(Source excerpt):
** start **
- League: Ice Hockey Superleague
- Sport: Ice hockey
- Benson & Hedges Cup: Sheffield Steelers
- League champions: Sheffield Steelers
- Playoffs champions: Sheffield Steelers
- Challenge Cup champions: Sheffield Steelers

Seasons
- ← 1999–20002001–02 →

= 2000–01 ISL season =

The 2000–01 Ice Hockey Superleague season was the fifth season of the Sekonda Ice Hockey Superleague (ISL).

Belfast Giants, a new team formed in Northern Ireland, were granted a franchise, although they did not take part in the Benson & Hedges Cup. The Newcastle franchise was sold to Harry Harkimo, co-owner of Jokerit who play in the Finnish SM-liiga, and their name was changed to the Newcastle Jesters (Jokerit being Finnish for Jester).

This season, the league awarded three points for a win, two points for an overtime win and one point for an overtime loss in all competitions except the Benson & Hedges Cup. Any game still tied after overtime was decided by a penalty shootout.

The Sheffield Steelers won a Grand Slam of all available competitions. However, the win was marred by the club being found guilty by the league for breaking the £450,000 wage cap and going into liquidation at the end of the season.

==Benson & Hedges Cup==
The 2000 Benson & Hedges Cup consisted of the teams from the ISL, minus the Belfast Giants, and the teams from the British National League (BNL). The ISL teams were split into two groups of four teams (groups A and B) and the BNL teams were split into two groups, one of four teams (group C) and one of five teams (group D). Each team played the other teams in the group once at home and away.
** end **
(Goals):
• A. Retype the part of the 2000–01 ISL season article that starts at "This season, the" and ends at "home and away.", keeping every word and mark unchanged.
• B. Write what comes next in the 2000–01 ISL season article, picking up after its last sentence.

(Records supplied):
** start **
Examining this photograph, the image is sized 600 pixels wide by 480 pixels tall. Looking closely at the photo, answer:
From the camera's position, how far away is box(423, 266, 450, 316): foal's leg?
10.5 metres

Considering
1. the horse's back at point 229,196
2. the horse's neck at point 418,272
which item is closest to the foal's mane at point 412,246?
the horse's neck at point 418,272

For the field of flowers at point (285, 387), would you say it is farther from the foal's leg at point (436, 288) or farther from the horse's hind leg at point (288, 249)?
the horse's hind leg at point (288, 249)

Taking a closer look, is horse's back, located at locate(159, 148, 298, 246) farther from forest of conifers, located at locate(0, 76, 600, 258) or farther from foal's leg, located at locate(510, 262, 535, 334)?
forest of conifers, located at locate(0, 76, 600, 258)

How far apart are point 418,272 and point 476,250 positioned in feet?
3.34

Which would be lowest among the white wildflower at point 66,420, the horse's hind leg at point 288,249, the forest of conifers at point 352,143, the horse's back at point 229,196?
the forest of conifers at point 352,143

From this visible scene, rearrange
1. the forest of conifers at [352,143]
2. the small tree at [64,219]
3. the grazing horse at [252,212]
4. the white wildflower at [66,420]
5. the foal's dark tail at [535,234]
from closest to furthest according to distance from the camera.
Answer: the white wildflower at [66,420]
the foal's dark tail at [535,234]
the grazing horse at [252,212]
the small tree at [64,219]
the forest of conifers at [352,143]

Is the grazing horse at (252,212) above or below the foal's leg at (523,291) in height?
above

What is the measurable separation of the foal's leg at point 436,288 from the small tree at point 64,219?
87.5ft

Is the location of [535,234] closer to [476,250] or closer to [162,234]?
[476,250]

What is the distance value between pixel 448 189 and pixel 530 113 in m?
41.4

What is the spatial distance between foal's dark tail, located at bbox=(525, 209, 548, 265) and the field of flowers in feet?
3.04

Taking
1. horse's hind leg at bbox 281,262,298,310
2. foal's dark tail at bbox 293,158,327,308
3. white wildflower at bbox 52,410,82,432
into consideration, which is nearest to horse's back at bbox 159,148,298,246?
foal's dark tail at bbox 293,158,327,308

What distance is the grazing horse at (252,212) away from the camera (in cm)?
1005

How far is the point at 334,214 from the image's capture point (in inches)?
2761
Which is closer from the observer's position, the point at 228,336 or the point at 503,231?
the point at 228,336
** end **
** start **
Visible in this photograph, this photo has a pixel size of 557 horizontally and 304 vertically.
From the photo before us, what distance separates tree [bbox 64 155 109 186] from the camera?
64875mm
** end **
** start **
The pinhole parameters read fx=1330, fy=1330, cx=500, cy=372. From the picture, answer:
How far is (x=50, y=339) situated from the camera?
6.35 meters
** end **
(Task-by-task outputs):
• A.
This season, the league awarded three points for a win, two points for an overtime win and one point for an overtime loss in all competitions except the Benson & Hedges Cup. Any game still tied after overtime was decided by a penalty shootout.

The Sheffield Steelers won a Grand Slam of all available competitions. However, the win was marred by the club being found guilty by the league for breaking the £450,000 wage cap and going into liquidation at the end of the season.

==Benson & Hedges Cup==
The 2000 Benson & Hedges Cup consisted of the teams from the ISL, minus the Belfast Giants, and the teams from the British National League (BNL). The ISL teams were split into two groups of four teams (groups A and B) and the BNL teams were split into two groups, one of four teams (group C) and one of five teams (group D). Each team played the other teams in the group once at home and away.

• B.
The group winners from the BNL groups entered the knock-out stage in a challenge round with the fourth placed teams from the ISL group stage. The winners of the challenge rounds entered the quarter-finals with the top three teams from each ISL group.

All games after the group stages were home and away aggregate scores except for the challenge round and the final itself which were one-off games. The final was held at Sheffield Arena.

===First round===

| Challenge round | Quarter-finals |

====Group A====

| Group A | GP | W | T | L | GF | GA | Pts |
|---|---|---|---|---|---|---|---|
| Ayr Scottish Eagles | 6 | 4 | 0 | 2 | 23 | 18 | 8 |
| Manchester Storm | 6 | 3 | 2 | 1 | 26 | 24 | 8 |
| Cardiff Devils | 6 | 1 | 3 | 2 | 23 | 25 | 5 |
| Bracknell Bees | 6 | 0 | 3 | 3 | 22 | 27 | 3 |

====Group B====

| Group B | GP | W | T | L | GF | GA | Pts |
|---|---|---|---|---|---|---|---|
| Sheffield Steelers | 6 | 5 | 0 | 1 | 23 | 11 | 10 |
| London Knights | 6 | 3 | 0 | 3 | 13 | 11 | 6 |
| Nottingham Panthers | 6 | 3 | 0 | 3 | 11 | 17 | 6 |
| Newcastle Jesters | 6 | 1 | 0 | 5 | 13 | 21 | 2 |

====Group C====

| Group C | GP | W | T | L | GF | GA | Pts |
|---|---|---|---|---|---|---|---|
| Fife Flyers | 6 | 4 | 1 | 1 | 32 | 17 | 9 |
| Hull Thunder | 6 | 4 | 0 | 2 | 29 | 20 | 8 |
| Peterborough Pirates | 6 | 2 | 1 | 3 | 24 | 27 | 5 |
| Paisley Pirates | 6 | 1 | 0 | 5 | 17 | 38 | 2 |

====Group D====

| Group D | GP | W | T | L | GF | GA | Pts |
|---|---|---|---|---|---|---|---|
| Guildford Flames | 8 | 6 | 1 | 1 | 34 | 15 | 13 |
| Basingstoke Bison | 8 | 5 | 1 | 2 | 30 | 21 | 11 |
| Coventry Blaze | 8 | 4 | 2 | 2 | 35 | 26 | 10 |
| Slough Jets | 8 | 1 | 2 | 5 | 23 | 44 | 4 |
| Milton Keynes Kings | 8 | 1 | 0 | 7 | 28 | 44 | 2 |

===Challenge round===
Winner Group C (Fife) vs 4th place Group B (Newcastle)
- Fife Flyers 1–8 Newcastle Jesters

Winner Group D (Guildford) vs 4th place Group A (Bracknell)
- Guildford Flames 1–9 Bracknell Bees

===Finals===

====Quarter-finals====
3rd place Group B (Nottingham) vs 2nd place Group A (Manchester)
- Nottingham Panthers 3–2 Manchester Storm
- Manchester Storm 2–4 Nottingham Panthers (Nottingham win 7–4 on aggregate)

Winner challenge game 2 (Bracknell) vs Winner Group B (Sheffield)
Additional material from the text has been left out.